:: Aim of the exercise ::
Only the pictures stay out; every record is to be quoted exactly.
===== Extracted data =====
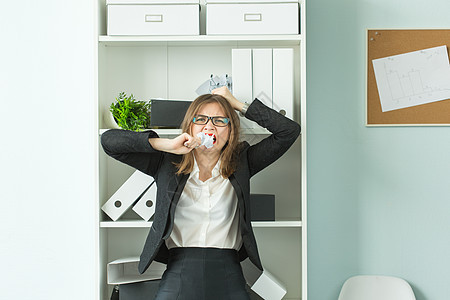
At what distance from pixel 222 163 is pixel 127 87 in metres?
0.69

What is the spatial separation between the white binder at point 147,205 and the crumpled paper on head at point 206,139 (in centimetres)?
41

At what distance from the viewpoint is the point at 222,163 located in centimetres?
176

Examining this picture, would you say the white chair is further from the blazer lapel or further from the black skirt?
the blazer lapel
=====
:: Worked solution ::
At what distance from pixel 222 163 is pixel 127 87 in metres?
0.69

What is the spatial separation between the white binder at point 147,205 and the crumpled paper on head at point 206,139 (in centimetres)?
41

At what distance from the viewpoint is the point at 222,163 located in centimetres?
176

Examining this picture, would you say the white chair is further from the blazer lapel or further from the black skirt?
the blazer lapel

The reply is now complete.